### Task goal
Carry on the essay about not using Twitter, picking up right after its last sentence.

Er, why I am not a tweeter-er

A new bird, revolutionary chirping? 

These days I – like most of us – make extensive use of social media to broadcast bold opinions, heartfelt compassion or stark disappointment, but unlike an apparent majority I don’t opt for the tool twitter. That is, besides the automated “tweets” that my blogs, facebook pages, and community website spawn 24-7 automatically anyway, I don’t follow anyone nor do I care who follows me. But since the service is so immensely popular (and since I am a philosopher) I feel I have to explain why I am not a tweeter-er.
The basic idea of twitter is, it seems to me, rendering a real-time overview of a user’s favorite group’s current status updates. This group is entirely configurable by the user and hence can contain celebrities, colleagues, classmates, or strangers. Twitter technology ensures the fast and near real-time delivery of all their status updates on the user’s screen, thus generating some sort of live journal. At first sight, this sounds exciting, but when I tried it myself I couldn’t really see how this would give me the information I need at the time when I need it. After following some interesting personalities, friends and acqaintances, my screen was cluttered with ultrashort messages that invariably included abbreviated URLs linking to the promoted blogs, webshops, articles or who knows what. I understand this is a logical result of the dictum of brevity that made twitter famous, but it is extremely unaesthetic, confusing and detrimental to my informational appetite. I wouldn’t go to to read an article. But there are technical workarounds for this (for example, caching frequently read news sites and blog names and displaying that instead of the shortened URLs).
We could ask more fundamental questions about the unforeseen abundance of information. Does the time we need information really coincide with the time that it comes into being? Or arent’ many “tweets” better suitable for daily digests? And how can that be sorted out? Is the 21th century information consumer really a semantical zombie and entirely passive with regards to his intake of news? Does she really swallow anything she “follows”? Or does she really not care about all the clutter on her screen, awaiting that one interesting tweet to click on?
The problem with sorting out tweets is of course that they lack semantics. There are a few promising and straightforward ways to organize tweets (except from time of course), notably keywording and geotagging, but I think that a useful information service would require more than simply presenting everything that has been said on a certain topic on a certain date in a certain place.

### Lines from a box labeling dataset
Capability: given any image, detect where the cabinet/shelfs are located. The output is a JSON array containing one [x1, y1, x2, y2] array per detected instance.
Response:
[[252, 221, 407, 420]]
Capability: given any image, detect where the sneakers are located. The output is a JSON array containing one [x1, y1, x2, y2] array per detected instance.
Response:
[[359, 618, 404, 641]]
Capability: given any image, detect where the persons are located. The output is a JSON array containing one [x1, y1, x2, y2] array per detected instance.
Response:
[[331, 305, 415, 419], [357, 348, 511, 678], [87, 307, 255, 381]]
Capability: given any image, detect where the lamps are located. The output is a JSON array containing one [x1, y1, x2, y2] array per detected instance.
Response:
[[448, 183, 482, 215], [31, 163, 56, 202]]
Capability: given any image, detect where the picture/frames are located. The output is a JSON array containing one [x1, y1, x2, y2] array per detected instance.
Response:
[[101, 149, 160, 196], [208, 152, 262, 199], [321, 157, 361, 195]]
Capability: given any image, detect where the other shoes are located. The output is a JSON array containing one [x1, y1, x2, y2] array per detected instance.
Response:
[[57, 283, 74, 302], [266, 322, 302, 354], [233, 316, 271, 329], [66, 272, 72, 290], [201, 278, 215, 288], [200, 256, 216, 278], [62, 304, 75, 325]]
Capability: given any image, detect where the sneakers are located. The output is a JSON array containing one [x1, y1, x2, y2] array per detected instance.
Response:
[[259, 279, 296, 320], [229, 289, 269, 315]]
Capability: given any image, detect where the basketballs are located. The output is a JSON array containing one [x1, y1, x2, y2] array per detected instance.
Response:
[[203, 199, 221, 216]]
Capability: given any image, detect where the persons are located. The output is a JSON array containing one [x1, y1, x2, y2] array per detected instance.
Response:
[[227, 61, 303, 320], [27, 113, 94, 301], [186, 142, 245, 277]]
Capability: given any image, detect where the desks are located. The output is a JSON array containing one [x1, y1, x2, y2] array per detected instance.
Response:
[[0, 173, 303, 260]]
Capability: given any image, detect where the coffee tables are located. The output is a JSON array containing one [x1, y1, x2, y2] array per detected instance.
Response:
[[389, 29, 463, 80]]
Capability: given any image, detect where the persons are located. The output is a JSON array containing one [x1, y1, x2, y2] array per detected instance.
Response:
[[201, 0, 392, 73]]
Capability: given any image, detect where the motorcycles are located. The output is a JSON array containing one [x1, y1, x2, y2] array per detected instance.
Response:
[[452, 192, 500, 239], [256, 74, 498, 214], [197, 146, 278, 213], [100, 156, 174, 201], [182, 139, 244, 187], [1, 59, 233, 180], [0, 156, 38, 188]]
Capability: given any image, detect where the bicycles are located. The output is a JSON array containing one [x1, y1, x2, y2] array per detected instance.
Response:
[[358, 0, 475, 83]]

### Final result
What is needed is a seamless re-adaption to traditional media, that is: hierarchical, imposed, old world production of information. One way of making twitter hierarchical is taking into account the author’s twitter “mass”, which is simply her amount of followers. In an ideal world, this would work and over time create a totally free and democratical information culture. But I think the reality looks a bit different as “twitter power” does not depend on real power. If, during a revolution, I want to keep abreast of what the leaders of the day say but don’t know their name, I want twitter to present me “tweets from people with real power”. I want to read the tweets of the wartime generals as well as the revolutionary leaders rather than the sarcastic but popular observers or web savvy entrepreneurs. I want verified tweets presented in a clean newspaper-like way, organized by keyword or printed on a map. AND THEN I can switch to “full information democracy” mode and ponder the differences!
This way, full transparency and participatory news creation can emancipate a handy handheld gadget to the nexus of our political self-perception. Discrepancies with the “twitter realm” will almost flawlessly denote a lack of substantial democracy and constitute a call for action.
The challenge all Social Media face in the upcoming decade is to bridge the gap between the real world out there and its virtual recreation that is rapidly gaining influence.
A real-time news service by and for the people, unabridged and uncensored. Hierarchy? To succeed in becoming the twenty-tens’ people’s news digest, twitter will have to reintegrate with traditional media other than merely commenting and replicating them (“tweet this”). Twitter should be the next generation Huffington post, and the main challenge is to combine a meaningful, hierarchically structured news reporting with the exciting zero-threshold policy of twitter publishing.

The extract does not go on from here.